PARTS OF THE EXERCISE:
1. Answer these questions using the passage about Adam Taylor:
(a) What does Taylor say he is trying to create in poetry?
(b) What event does 'Millennium Meltdown' describe?
(c) What City firm did Taylor work at?
2. Duplicate the passage about Adam Taylor between "When I write" and "the millennium bug.", inclusive.
3. From the passage about Adam Taylor, list every place name that refers to a country, city, or district.

======== EXERCISE PASSAGE

Adam Taylor's poetical style has been indelibly marked by his experience as a litigator.
'I've had the unnerving experience of seeing a letter which I rushed off at five o'clock one evening being brought into court and having its every word analysed to the nth degree by barristers and judges,' he says.
'After you've gone through that you never write anything in quite the same way again.
When I write poems I'm constantly checking that I'm not saying anything which I don't absolutely have to say.
After writing the initial draft of a poem I go through and cut a lot of stuff out which doesn't need to be said.
However, the main difference between poetry and litigation is that in poetry you're looking to create ambiguity and different layers of meaning, whereas in litigation you're going for absolute clarity.' Mr Taylor, an intellectual property and information technology lawyer, is a leading expert on the millennium bug.
He draws on his legal work for many of his poems, for example 'Millennium Meltdown', which describes the arrival of the bug at midnight on 31 December 1999.
Other work looks at the lifestyle of the City lawyer.
In 'Alan' he describes what motivated the first prehistoric life form to crawl onto dry land; a dissatisfaction with the quality of life in the sea and the absence of decent wine bars.
A high-flyer who is also qualified in the United States, Mr Taylor seemed to his colleagues at City firm Withers to be the classic corporate lawyer.
But while he was delivering seminars across London on the millennium bug by day, by night he was hanging around the Poetry Cafi in Covent Garden, where aspirant poets can take the floor in 'open mike' sessions and read their work before the critical literati.

================
======== DATASET EXTRACT

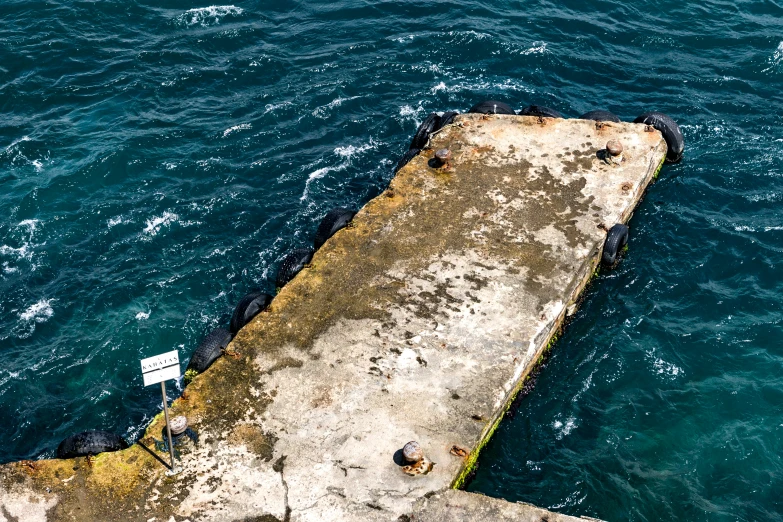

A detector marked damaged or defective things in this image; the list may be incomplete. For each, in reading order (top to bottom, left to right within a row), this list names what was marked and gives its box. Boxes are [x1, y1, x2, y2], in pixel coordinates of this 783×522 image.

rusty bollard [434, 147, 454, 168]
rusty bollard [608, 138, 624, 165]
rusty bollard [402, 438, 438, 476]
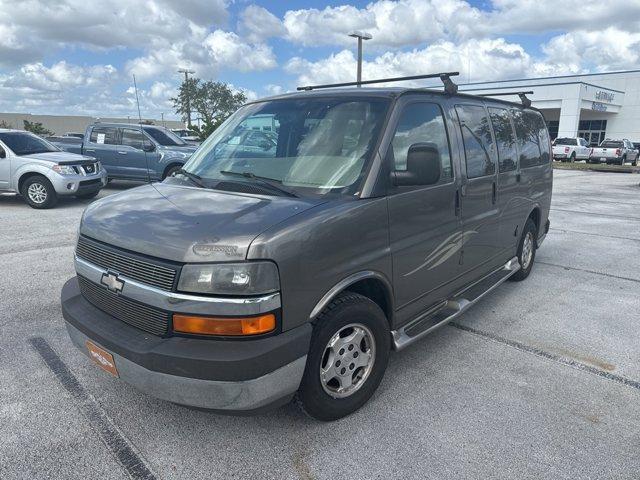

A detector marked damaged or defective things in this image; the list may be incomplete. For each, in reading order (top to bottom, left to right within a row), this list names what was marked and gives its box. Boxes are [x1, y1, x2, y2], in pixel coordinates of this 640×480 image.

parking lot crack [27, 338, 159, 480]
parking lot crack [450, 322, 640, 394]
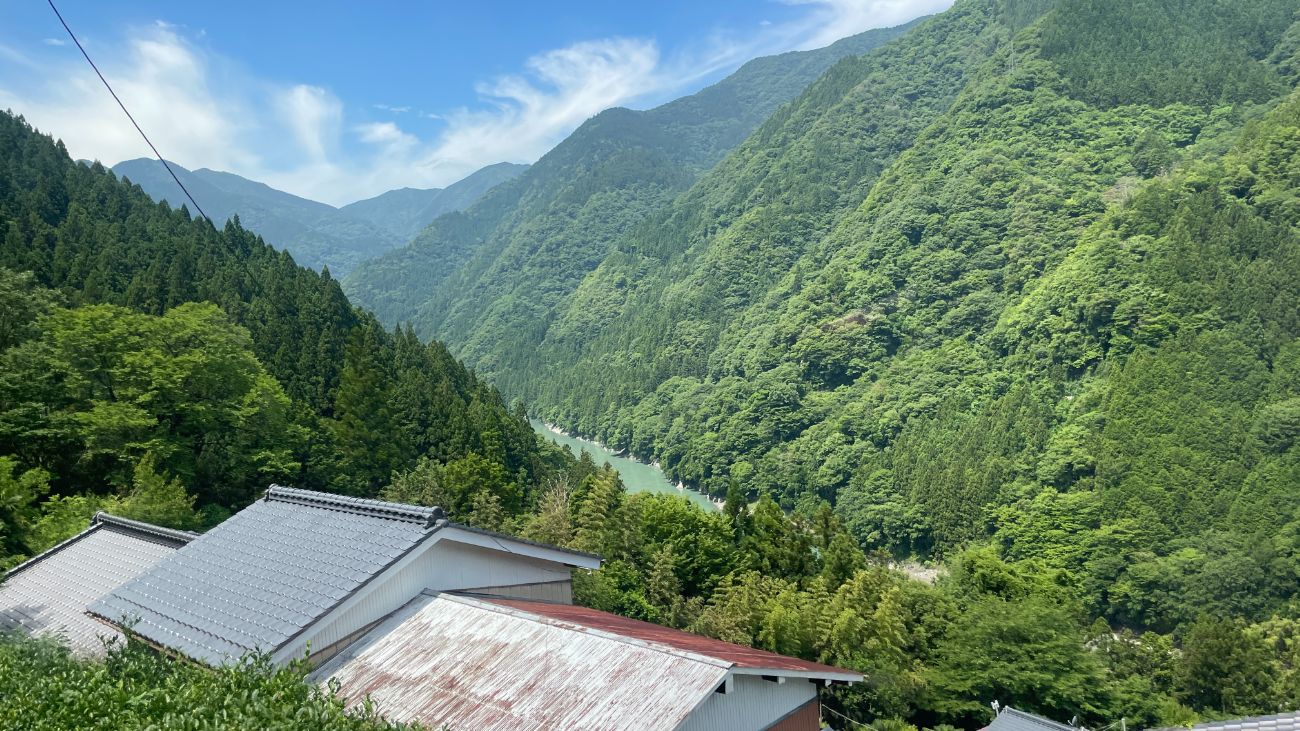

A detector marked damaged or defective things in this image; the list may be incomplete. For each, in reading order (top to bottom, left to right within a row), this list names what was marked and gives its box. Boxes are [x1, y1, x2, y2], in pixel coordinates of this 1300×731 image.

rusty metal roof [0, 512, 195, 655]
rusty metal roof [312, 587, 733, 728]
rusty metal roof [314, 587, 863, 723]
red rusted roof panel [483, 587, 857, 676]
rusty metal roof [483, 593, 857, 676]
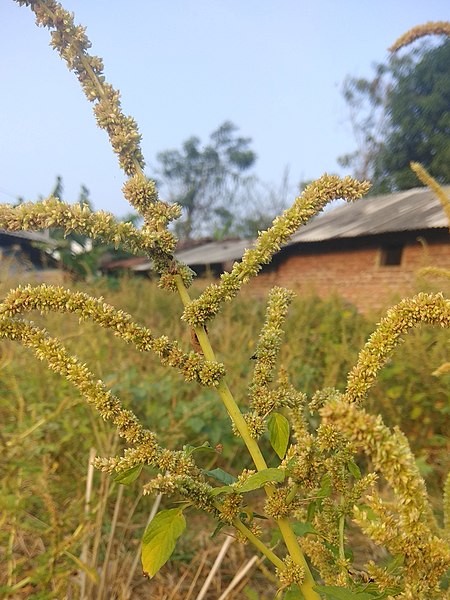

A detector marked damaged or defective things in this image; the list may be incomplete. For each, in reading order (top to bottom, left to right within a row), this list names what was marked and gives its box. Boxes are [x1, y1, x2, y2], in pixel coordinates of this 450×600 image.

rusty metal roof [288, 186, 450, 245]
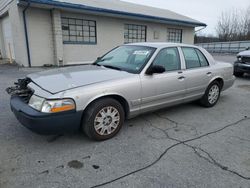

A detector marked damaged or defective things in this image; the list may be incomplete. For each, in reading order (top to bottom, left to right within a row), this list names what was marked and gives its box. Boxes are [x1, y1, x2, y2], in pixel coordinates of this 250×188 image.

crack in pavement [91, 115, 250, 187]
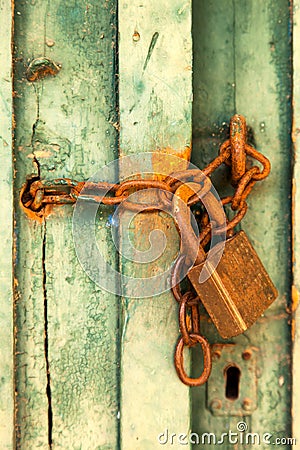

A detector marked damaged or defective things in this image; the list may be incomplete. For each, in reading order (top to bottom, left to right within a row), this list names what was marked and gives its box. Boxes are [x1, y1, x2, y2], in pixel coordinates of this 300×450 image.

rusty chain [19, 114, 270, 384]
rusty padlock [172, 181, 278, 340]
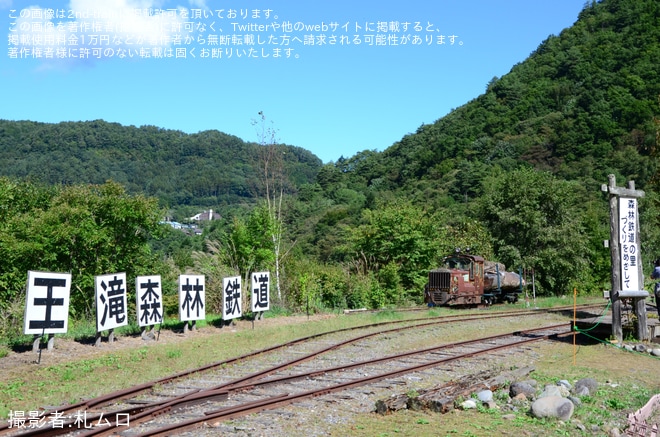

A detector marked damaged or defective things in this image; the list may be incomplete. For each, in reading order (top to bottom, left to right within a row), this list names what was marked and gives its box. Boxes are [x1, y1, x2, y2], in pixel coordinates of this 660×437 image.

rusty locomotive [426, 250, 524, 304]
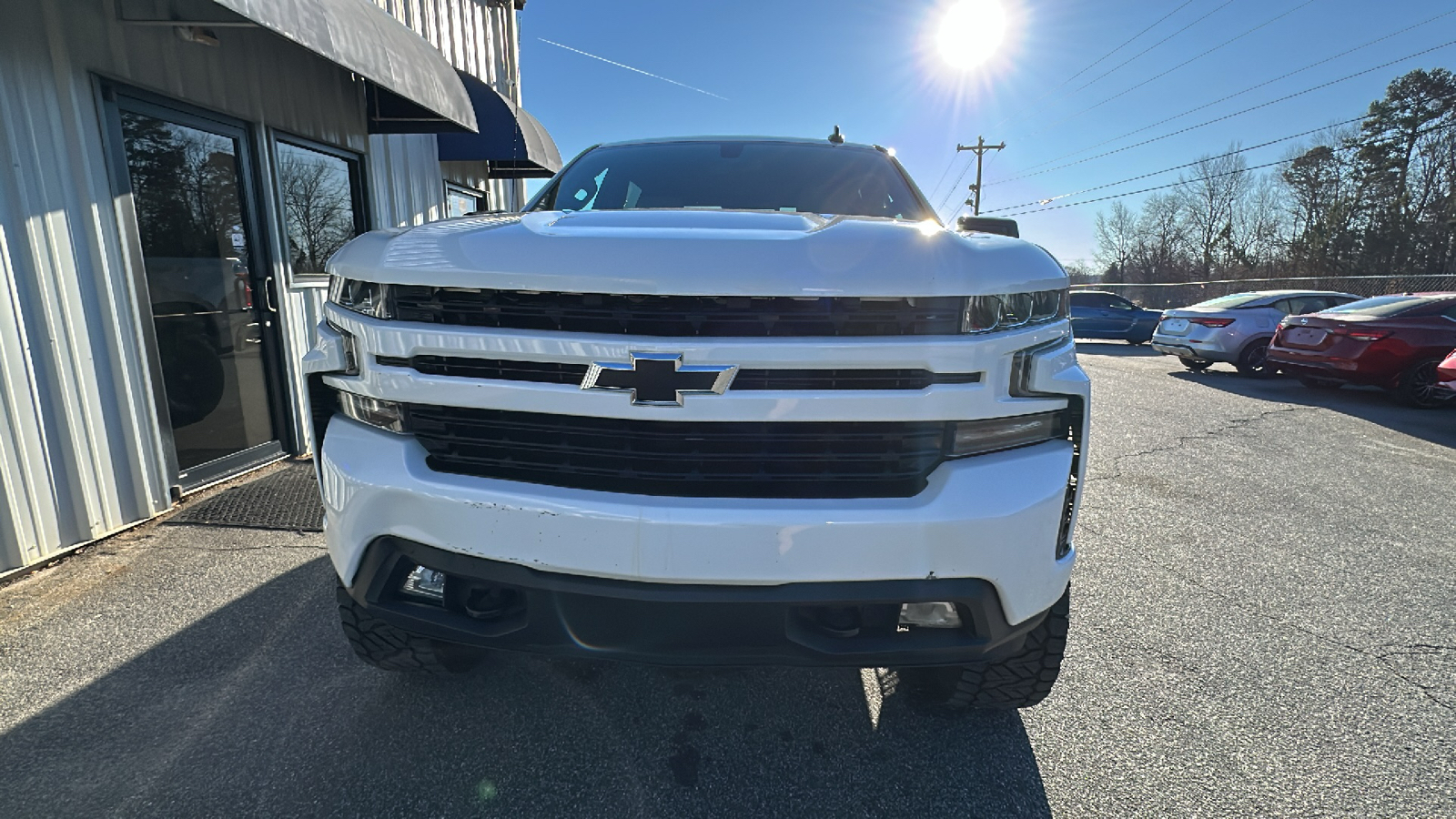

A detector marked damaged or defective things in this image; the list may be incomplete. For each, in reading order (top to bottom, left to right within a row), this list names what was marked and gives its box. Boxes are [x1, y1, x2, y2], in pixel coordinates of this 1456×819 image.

================

EXERCISE RESULTS:
1.
(a) Ambiguity and different layers of meaning.
(b) The arrival of the millennium bug at midnight on 31 December 1999.
(c) Withers.

2.
When I write poems I'm constantly checking that I'm not saying anything which I don't absolutely have to say.
After writing the initial draft of a poem I go through and cut a lot of stuff out which doesn't need to be said.
However, the main difference between poetry and litigation is that in poetry you're looking to create ambiguity and different layers of meaning, whereas in litigation you're going for absolute clarity.' Mr Taylor, an intellectual property and information technology lawyer, is a leading expert on the millennium bug.

3.
the United States
London
Covent Garden
the City